** Start PAGE EXTRACT **

Stochastic decoherence of qubits

Krzysztof Wódkiewicz

doi:10.1364/OE.8.000145

1 Introduction

For many years the two level atom provided the simplest and the most natural framework for the investigation of resonance phenomena in the presence of damping. The natural description of the two-level atom in terms of the Bloch vector b⃗=(u, v, w) gives a simple, yet powerful, geometrical description of the coherent and the incoherent dynamics of a two-level atom. The classical by now textbook of Allen and Eberly [1] provides a detailed description of the two-level dynamics. In this description the coherent dynamics is represented by a rotation of the Bloch vector on a Bloch sphere defined as u ²+v ²+w ²=const, while the incoherent dynamics leads to a spiraling of the Bloch vector into a steady state that is not necessarily on the Bloch sphere. The physical source of damping characterizing the incoherent part of the dynamics has been attributed to quantum or stochastic fluctuations of various properties of the reservoir coupled to the two-level atom. Perhaps the best known source of decoherence is the spontaneous emission damping due to quantum vacuum fluctuations of the electromagnetic field [2]. Other possible sources of noise can involve stochastic phase, frequency or amplitude fluctuations. There is vast literature devoted to stochastic models of collisions, phase diffusion or frequency fluctuations [3]. In the framework of a theory involving a driven two-level atom by a multiplicative Gaussian white noise, the Bloch vector description is still valid, with damping rates given by the diffusion coefficients of the corresponding fluctuations.

** End PAGE EXTRACT **
** Start GIVEN INFORMATION **

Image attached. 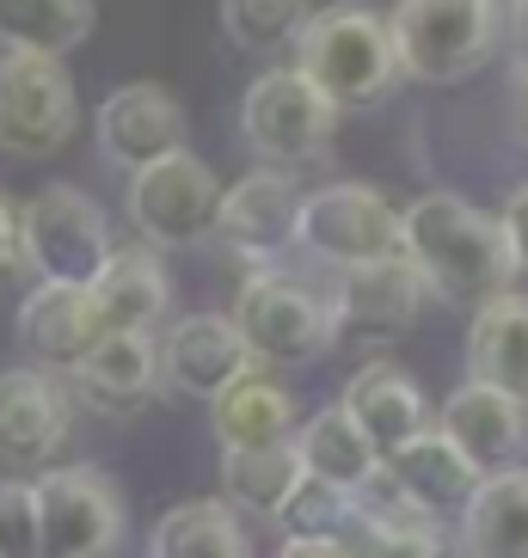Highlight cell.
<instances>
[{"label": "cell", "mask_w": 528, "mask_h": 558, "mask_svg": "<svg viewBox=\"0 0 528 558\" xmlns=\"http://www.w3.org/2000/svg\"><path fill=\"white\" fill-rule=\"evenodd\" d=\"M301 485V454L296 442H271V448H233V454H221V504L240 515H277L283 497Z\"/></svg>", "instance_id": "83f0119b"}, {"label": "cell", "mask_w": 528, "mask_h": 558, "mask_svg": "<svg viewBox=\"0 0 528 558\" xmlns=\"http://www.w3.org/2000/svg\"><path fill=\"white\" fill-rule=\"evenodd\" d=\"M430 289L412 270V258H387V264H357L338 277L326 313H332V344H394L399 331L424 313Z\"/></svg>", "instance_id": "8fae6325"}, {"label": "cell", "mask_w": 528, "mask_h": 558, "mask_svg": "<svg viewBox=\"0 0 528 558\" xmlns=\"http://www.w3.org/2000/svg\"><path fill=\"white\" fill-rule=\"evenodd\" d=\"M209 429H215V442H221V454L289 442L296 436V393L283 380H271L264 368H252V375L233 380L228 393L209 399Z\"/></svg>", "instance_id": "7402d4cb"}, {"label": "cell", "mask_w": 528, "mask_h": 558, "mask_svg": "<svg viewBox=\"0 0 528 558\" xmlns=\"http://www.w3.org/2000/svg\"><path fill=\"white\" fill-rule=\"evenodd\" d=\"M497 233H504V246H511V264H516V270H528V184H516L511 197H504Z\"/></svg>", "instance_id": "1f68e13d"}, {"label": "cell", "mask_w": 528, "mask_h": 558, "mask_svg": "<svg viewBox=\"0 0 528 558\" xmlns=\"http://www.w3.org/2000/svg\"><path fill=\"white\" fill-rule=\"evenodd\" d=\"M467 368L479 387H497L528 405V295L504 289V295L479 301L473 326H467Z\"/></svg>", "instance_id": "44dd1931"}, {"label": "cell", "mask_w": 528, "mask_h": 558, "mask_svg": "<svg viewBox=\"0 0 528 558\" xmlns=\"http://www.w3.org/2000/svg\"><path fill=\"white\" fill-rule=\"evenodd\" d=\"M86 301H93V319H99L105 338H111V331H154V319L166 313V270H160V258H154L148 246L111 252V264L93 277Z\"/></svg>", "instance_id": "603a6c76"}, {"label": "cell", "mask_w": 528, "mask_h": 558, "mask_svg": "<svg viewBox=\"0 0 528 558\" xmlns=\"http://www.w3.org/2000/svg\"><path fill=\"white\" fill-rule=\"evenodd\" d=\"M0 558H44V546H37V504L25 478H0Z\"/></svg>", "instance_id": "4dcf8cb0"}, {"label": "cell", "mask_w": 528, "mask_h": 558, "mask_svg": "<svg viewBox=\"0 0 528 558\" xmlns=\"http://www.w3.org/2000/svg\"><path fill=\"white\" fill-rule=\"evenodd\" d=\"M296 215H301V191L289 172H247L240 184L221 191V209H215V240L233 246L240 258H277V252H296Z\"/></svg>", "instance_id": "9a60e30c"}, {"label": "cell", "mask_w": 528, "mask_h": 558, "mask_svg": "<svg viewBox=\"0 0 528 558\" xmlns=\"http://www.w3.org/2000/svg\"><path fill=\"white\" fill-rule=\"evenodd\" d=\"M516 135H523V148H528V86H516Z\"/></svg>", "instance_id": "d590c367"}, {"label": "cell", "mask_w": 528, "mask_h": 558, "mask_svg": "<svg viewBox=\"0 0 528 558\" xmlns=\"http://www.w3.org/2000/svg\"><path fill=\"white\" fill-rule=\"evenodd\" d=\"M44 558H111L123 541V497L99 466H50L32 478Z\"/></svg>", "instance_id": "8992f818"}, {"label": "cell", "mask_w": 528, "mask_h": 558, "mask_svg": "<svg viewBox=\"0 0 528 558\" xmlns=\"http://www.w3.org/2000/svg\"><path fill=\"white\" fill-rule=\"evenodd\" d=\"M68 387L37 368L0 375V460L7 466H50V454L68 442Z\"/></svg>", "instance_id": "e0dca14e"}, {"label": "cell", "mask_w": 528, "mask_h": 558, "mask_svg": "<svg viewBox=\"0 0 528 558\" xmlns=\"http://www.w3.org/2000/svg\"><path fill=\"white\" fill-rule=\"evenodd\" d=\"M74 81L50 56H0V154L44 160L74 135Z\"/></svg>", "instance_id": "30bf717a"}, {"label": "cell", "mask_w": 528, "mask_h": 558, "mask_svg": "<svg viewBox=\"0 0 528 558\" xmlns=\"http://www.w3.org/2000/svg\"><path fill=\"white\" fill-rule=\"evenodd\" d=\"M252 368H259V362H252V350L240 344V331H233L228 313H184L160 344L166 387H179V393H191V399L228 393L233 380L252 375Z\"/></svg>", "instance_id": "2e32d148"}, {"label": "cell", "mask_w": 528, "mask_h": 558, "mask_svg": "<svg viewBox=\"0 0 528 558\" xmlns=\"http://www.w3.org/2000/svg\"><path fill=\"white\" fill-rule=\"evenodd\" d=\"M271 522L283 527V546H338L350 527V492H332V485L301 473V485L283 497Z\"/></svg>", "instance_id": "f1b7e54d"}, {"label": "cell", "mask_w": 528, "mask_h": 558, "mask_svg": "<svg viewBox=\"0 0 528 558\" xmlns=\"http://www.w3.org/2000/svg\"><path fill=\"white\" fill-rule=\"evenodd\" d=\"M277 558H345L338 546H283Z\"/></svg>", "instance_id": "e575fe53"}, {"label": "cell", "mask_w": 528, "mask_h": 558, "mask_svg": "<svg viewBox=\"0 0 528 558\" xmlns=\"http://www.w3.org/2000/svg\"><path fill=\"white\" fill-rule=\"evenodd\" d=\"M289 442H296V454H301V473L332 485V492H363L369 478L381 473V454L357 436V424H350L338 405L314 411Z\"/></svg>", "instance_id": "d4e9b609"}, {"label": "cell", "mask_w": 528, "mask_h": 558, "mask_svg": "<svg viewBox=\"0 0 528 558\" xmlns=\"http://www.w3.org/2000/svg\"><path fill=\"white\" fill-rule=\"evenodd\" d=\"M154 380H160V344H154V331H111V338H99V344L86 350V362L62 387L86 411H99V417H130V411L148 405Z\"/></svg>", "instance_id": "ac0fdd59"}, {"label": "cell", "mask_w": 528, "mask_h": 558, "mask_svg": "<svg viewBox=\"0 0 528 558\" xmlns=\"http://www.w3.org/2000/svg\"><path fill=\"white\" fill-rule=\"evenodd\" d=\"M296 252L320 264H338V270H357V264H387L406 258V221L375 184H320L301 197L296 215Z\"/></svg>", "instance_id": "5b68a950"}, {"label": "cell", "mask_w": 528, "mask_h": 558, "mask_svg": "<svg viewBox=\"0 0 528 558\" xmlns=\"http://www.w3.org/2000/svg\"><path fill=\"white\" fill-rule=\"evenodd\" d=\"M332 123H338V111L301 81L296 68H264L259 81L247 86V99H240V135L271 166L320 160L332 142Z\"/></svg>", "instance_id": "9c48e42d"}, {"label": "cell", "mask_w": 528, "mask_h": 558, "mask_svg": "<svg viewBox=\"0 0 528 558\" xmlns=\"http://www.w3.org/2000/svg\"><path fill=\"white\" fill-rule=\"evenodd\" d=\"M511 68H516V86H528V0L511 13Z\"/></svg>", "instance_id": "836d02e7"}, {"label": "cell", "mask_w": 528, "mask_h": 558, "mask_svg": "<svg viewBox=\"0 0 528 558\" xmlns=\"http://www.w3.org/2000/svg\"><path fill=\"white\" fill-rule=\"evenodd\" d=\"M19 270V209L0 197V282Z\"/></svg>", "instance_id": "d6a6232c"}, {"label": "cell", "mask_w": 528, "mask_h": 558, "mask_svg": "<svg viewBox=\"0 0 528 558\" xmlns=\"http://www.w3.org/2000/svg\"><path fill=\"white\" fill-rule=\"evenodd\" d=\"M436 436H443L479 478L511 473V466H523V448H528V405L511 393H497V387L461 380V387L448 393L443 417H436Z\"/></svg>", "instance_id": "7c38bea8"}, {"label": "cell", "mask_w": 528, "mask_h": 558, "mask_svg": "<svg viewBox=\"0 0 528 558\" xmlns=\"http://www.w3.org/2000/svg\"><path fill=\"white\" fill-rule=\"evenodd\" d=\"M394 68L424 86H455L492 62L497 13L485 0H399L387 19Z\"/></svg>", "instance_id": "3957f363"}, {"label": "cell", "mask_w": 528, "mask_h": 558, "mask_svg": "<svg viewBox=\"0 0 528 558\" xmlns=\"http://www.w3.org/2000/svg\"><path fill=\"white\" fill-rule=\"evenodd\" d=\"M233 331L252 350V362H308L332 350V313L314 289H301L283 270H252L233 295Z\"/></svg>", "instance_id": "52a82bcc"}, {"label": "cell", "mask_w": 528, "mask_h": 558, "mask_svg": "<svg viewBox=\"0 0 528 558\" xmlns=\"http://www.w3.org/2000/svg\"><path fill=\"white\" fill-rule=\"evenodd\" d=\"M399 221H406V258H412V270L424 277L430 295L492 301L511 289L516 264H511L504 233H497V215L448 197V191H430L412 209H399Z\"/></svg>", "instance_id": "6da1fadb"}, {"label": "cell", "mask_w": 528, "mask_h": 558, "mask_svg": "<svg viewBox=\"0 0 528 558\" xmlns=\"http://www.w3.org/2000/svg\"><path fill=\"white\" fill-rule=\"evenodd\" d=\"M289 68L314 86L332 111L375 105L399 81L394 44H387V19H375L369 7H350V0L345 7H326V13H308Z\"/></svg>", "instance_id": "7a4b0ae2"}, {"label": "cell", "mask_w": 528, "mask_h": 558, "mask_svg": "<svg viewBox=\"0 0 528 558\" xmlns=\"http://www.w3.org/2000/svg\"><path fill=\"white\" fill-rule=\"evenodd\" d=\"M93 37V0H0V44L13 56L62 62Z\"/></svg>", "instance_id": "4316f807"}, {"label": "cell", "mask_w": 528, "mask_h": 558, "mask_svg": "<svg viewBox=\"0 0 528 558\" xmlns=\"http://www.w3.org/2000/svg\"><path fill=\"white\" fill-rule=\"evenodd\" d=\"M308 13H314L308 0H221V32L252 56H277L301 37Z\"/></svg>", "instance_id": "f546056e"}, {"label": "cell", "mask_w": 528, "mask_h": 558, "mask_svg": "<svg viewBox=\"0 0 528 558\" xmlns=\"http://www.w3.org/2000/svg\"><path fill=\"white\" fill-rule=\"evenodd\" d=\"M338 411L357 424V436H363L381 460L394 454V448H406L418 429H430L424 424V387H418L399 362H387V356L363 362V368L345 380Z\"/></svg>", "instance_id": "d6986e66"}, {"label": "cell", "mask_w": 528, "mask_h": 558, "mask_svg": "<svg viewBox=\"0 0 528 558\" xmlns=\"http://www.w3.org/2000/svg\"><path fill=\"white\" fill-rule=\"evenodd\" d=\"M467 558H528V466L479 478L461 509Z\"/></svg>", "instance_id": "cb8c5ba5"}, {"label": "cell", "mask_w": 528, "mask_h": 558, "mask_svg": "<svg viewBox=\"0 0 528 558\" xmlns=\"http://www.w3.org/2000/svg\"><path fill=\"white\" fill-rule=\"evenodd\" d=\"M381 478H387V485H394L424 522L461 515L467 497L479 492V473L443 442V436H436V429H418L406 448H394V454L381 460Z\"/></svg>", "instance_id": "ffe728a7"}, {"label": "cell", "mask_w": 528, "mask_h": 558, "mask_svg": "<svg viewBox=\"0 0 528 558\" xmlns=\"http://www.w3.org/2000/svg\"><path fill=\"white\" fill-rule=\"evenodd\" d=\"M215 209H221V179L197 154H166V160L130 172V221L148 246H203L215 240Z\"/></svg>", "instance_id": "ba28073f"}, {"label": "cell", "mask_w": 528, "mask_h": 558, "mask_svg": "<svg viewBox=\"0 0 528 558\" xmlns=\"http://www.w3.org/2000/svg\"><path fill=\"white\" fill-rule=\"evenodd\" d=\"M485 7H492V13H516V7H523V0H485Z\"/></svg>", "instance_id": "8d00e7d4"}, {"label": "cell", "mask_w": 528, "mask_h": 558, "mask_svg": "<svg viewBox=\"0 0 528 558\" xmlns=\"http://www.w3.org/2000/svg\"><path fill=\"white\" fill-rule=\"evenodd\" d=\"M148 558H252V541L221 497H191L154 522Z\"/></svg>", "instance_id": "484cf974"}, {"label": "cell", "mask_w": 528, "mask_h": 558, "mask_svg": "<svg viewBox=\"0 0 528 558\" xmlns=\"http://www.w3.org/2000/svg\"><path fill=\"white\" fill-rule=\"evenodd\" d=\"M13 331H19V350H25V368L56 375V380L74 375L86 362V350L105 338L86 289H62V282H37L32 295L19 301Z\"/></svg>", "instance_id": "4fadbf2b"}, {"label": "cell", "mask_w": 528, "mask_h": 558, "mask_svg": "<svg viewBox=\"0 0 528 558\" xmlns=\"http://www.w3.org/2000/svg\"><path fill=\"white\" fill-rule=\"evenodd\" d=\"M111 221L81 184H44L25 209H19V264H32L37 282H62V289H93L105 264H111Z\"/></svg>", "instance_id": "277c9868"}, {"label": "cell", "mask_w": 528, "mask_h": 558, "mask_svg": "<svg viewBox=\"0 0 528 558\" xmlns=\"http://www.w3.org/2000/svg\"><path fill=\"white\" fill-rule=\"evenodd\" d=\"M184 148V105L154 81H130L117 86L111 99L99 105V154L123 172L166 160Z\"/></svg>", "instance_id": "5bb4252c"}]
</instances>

** End GIVEN INFORMATION **

*WRITTEN PROBLEM:* Continue the introduction on stochastic decoherence of qubits, picking up right after its last sentence.

*IN RESPONSE:*
A fundamental new milestone has been achieved, when it was recognized that two input bits in a channel can be replaced by a two-level atom forming a quantum bit of information called: qubit. In realistic setups the qubit is usually exposed to a noisy channel leading to decoherence of quantum information. Due to decoherence there is no such thing as a perfect qubit or a perfect quantum logical gate [4]. If a qubit is exposed to a noisy channel one can observe a loss of coherence and it is still an open question whether there is an intrinsic lower limit to the decoherence rate for an arbitrary qubit. The quantum or the stochastic noise is an undesirable but an unavoidable property of quantum logical gates.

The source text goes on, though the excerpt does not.